Les vaches ralentissent et s’arrêtent devant les camionnettes. Facilement identifiables par l’étiquette métallique agrafée à leur oreille, les bêtes sont rapidement embarquées par leurs nouveaux propriétaires. Quelques photos et quelques poignées de mains plus tard, chacun repart de son côté et à 13h45, l’endroit a retrouvé son calme habituel. Les génisses arrivent à destination dans les deux heures qui suivent, ovationnées comme des stars. Les deux premières livrées débarquent à la ferme du Suchet au milieu d’une cinquantaine d’enfants en excursion scolaire. Aglaé et Mélusine, c’est leur nom, sont décorées de fleurs, caressées et nourries d’herbes fraîches cueillies par les jeunes écoliers.

Mais moins de deux heures plus tard, alors que les enfants terminent leur goûter avant de redescendre, c’est le drame. Une voiture de gendarmerie suivie de deux véhicules de l’armée suisse arrivent sur place et en sortent une demie douzaine de soldats en armes. Après quelques échanges un peu vifs avec la fermière, les deux génisses sont abattues au milieu des cris et des hurlements des enfants en larmes.

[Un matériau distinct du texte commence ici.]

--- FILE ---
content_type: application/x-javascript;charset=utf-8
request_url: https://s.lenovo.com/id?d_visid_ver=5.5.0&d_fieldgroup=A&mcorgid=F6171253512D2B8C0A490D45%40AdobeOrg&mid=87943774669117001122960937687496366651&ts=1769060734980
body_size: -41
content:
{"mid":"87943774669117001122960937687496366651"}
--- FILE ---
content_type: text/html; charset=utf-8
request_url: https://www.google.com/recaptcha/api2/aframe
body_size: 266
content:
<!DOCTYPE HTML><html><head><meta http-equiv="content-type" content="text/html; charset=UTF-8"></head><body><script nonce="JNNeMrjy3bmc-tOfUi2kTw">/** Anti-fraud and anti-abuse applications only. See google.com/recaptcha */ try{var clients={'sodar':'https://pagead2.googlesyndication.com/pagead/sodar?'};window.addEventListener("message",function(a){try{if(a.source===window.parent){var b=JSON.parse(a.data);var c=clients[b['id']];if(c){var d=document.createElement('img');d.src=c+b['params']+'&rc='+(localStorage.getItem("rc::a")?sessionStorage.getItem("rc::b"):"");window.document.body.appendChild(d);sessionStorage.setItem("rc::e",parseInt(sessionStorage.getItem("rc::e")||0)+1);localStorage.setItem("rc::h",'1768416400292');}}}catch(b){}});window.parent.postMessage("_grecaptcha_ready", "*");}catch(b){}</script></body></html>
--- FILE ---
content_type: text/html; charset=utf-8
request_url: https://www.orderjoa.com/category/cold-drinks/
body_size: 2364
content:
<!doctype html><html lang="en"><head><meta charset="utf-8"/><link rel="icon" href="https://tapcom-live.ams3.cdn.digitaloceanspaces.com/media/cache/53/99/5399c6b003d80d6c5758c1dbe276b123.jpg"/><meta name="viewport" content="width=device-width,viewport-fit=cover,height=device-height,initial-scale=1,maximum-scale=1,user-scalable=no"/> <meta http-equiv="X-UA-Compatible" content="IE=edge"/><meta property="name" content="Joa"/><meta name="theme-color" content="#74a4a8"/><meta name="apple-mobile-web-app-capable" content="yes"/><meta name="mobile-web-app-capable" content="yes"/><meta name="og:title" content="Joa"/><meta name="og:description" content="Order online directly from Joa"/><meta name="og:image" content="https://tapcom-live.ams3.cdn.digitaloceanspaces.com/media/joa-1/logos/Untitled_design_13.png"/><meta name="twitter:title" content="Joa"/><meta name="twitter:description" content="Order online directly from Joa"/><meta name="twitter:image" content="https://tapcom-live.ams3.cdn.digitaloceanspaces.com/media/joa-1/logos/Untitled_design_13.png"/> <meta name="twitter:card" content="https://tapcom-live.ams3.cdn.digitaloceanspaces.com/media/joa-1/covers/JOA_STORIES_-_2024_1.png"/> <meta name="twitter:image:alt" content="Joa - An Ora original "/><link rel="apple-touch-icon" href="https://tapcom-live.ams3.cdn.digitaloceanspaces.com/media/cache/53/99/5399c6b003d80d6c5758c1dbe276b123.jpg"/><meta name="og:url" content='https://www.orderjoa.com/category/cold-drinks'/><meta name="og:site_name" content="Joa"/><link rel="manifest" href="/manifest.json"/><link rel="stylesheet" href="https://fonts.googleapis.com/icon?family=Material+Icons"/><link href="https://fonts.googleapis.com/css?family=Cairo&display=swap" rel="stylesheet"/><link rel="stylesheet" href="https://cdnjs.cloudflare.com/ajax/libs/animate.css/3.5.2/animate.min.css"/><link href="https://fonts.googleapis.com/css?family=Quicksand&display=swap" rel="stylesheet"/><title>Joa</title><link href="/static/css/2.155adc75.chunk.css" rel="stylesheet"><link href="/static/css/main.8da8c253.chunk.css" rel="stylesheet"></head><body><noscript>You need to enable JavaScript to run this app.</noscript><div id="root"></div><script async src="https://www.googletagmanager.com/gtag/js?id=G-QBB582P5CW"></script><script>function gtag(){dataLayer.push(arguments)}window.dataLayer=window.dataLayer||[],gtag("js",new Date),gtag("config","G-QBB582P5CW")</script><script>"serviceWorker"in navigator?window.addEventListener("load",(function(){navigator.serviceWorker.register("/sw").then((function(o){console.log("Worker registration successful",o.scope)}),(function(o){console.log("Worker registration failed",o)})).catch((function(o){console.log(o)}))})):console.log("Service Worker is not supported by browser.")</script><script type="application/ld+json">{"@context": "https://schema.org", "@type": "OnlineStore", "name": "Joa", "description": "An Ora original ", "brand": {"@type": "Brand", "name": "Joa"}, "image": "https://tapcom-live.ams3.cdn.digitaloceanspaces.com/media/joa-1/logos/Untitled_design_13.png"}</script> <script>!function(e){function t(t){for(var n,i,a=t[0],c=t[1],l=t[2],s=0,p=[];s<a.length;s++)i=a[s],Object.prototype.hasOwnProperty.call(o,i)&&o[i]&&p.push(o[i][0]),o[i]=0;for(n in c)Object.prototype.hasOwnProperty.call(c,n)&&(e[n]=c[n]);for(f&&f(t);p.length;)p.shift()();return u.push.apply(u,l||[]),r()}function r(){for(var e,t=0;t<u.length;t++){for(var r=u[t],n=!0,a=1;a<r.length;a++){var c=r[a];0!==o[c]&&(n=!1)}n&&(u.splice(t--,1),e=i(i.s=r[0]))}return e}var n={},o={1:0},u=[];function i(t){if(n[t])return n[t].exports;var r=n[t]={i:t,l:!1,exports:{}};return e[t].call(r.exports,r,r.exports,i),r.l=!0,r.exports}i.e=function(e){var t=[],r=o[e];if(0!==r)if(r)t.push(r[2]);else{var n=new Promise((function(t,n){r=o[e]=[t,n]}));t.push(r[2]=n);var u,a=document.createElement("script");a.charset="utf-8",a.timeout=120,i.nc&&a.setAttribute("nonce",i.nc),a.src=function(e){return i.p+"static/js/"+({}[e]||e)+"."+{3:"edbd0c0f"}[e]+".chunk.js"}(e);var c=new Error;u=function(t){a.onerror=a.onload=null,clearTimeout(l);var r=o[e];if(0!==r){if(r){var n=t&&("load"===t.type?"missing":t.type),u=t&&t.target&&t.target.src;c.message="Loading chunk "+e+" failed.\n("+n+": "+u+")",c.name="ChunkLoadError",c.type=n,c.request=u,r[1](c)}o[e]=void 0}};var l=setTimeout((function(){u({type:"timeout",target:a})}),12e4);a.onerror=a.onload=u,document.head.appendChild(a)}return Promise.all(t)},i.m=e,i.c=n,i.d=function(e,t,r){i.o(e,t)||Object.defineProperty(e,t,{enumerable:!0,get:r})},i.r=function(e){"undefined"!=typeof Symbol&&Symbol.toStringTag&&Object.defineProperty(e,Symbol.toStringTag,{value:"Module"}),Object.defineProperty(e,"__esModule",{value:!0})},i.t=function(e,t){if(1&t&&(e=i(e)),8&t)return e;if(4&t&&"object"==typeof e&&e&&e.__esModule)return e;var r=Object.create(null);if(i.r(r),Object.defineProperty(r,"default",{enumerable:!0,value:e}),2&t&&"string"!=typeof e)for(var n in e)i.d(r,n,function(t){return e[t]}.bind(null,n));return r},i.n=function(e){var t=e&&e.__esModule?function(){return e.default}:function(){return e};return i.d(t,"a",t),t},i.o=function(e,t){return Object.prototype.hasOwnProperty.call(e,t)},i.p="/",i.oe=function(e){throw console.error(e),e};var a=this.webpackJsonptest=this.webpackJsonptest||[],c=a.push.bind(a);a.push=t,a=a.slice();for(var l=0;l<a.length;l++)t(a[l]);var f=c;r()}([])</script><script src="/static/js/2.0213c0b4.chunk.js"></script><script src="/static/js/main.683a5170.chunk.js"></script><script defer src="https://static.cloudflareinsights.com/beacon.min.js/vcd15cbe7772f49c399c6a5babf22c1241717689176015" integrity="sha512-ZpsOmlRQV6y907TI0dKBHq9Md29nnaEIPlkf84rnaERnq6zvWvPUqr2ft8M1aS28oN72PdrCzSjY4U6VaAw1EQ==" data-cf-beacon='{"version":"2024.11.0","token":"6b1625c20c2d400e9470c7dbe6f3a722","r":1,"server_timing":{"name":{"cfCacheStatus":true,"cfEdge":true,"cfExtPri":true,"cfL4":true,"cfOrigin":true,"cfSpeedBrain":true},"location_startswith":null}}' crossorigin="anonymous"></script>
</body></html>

Harcelés de questions, filmés, hués et invectivés, les soldats ont bien du mal à conserver leur dignité jusqu’à l’arrivée de l’équarrisseur qui vient ramasser les carcasses. Les vingt huit autres vachettes subirent le même sort dans les jours qui suivirent.

« Voilà, dit Oscar, ce qui c’est passé cette semaine et nous avons appris ce matin que Framboise et Lisette, les deux dernières génisses abattues hier soir, étaient issues de l’élevage du père de la mariée. Vous comprendrez qu’une profonde émotion et une certaine tristesse soient perceptibles ce matin dans ce village des Fins. »
« Et en Suisse, comment réagit ‘on ? »
« Dans les cinq cantons concernés, Vaud, Neuchâtel, Fribourg, Soleure et le Jura, on parle beaucoup de la levée de l’interdiction qui frappe cette vache dont les gènes primitifs sont helvétiques, mais dans le reste de la Suisse, c’est les méthodes d’intervention de l’armée qui sont au cœur du débat et les pleurs des gamins du Suchet qui passent en boucle sur les télés feront peut-être plus pour la montbéliarde que les discussions bruxelloises. Voilà, jeune homme, vous l’avez votre article avec en légende de votre photo : La mariée pleure Framboise et Lisette ! Pas mal, non ? » dit Oscar en donnant une grande claque dans le dos de Julien Rigot.

Il faudra encore beaucoup d’articles, plusieurs votations et quelques années pour que la Montbéliarde prenne sa place dans les prairies suisses. Elle y règne aujourd’hui en princesse des prés incontestée.